The dataset can be downloaded from : http://archive.ics.uci.edu/ml/datasets/Adult
Class: >50K, <=50K.
age: continuous.
workclass: Private, Self-emp-not-inc, Self-emp-inc, Federal-gov, Local-gov, State-gov, Without-pay, Never-worked.
fnlwgt: continuous.
education: Bachelors, Some-college, 11th, HS-grad, Prof-school, Assoc-acdm, Assoc-voc, 9th, 7th-8th, 12th, Masters, 1st-4th, 10th, Doctorate, 5th-6th, Preschool.
education-num: continuous.
marital-status: Married-civ-spouse, Divorced, Never-married, Separated, Widowed, Married-spouse-absent, Married-AF-spouse.
occupation: Tech-support, Craft-repair, Other-service, Sales, Exec-managerial, Prof-specialty, Handlers-cleaners, Machine-op-inspct, Adm-clerical, Farming-fishing, Transport-moving, Priv-house-serv, Protective-serv, Armed-Forces.
relationship: Wife, Own-child, Husband, Not-in-family, Other-relative, Unmarried.
race: White, Asian-Pac-Islander, Amer-Indian-Eskimo, Other, Black.
sex: Female, Male.
capital-gain: continuous.
capital-loss: continuous.
hours-per-week: continuous.
native-country: United-States, Cambodia, England, Puerto-Rico, Canada, Germany, Outlying-US(Guam-USVI-etc), India, Japan, Greece, South, China, Cuba, Iran, Honduras, Philippines, Italy, Poland, Jamaica, Vietnam, Mexico, Portugal, Ireland, France, Dominican-Republic, Laos, Ecuador, Taiwan, Haiti, Columbia, Hungary, Guatemala, Nicaragua, Scotland, Thailand, Yugoslavia, El-Salvador, Trinadad&Tobago, Peru, Hong, Holand-Netherlands.
In [4]:
import os
from sklearn.tree import DecisionTreeClassifier, export_graphviz
import pandas as pd
import numpy as np
from sklearn.cross_validation import train_test_split
from sklearn import cross_validation, metrics
from sklearn.ensemble import RandomForestClassifier
from sklearn.naive_bayes import BernoulliNB
from sklearn.neighbors import KNeighborsClassifier
from sklearn.svm import SVC
from time import time
from sklearn.pipeline import Pipeline
from sklearn.metrics import roc_auc_score , classification_report
from sklearn.grid_search import GridSearchCV
from sklearn.pipeline import Pipeline
from sklearn.metrics import precision_score, recall_score, accuracy_score, classification_report
In [5]:
# read .csv from provided dataset
csv_filename="datasets/adult.data"
df = pd.read_csv(csv_filename, header=None,
names=["Age", "Work-Class", "fnlwgt",
"Education", "Education-Num",
"Marital-Status", "Occupation",
"Relationship", "Race", "Sex",
"Capital-gain", "Capital-loss",
"Hours-per-week", "Native-Country",
"Earnings-Raw"])
In [6]:
df.replace([' <=50K',' >50K'],[0,1],inplace=True)
In [7]:
df.tail()
Out[7]:
The adult file itself contains two blank lines at the end of the file.
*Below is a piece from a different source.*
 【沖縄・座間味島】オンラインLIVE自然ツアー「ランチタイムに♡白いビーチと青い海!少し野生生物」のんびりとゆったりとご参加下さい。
By default, pandas will interpret the penultimate new line to be an empty (but valid) row. To remove this, we remove any line with invalid numbers (the use of inplace just makes sure the same Dataframe is affected, rather than creating a new one):
In [8]:
df.dropna(how='all', inplace=True)
In [9]:
feature_names = df.columns
The results show each of the feature names that are stored inside an Index object from pandas.
The Adult dataset contains several categorical features, with Work-Class being one example. While we could argue that some values are of higher rank than others (for instance, a person with a job is likely to have a better income than a person without), it doesn't make sense for all values. For example, a person working for the state government is not more or less likely to have a higher income than someone working in the private sector. We can view the unique values for this feature in the dataset using the unique() function:
In [10]:
df["Work-Class"].unique()
Out[10]:
There are some missing values in the preceding dataset, but they won't affect our computations in this example.
If we have a number of features, the problem of finding the best subset is a difficult task.
The scikit-learn package has a number of transformers for performing univariate feature selection. They include SelectKBest, which returns the k best performing features, and SelectPercentile, which returns the top r% of features. In both cases, there are a number of methods of computing the quality of a feature.
There are many different methods to compute how effectively a single feature correlates with a class value. A commonly used method is the chi-squared (χ2) test. Other methods include mutual information and entropy.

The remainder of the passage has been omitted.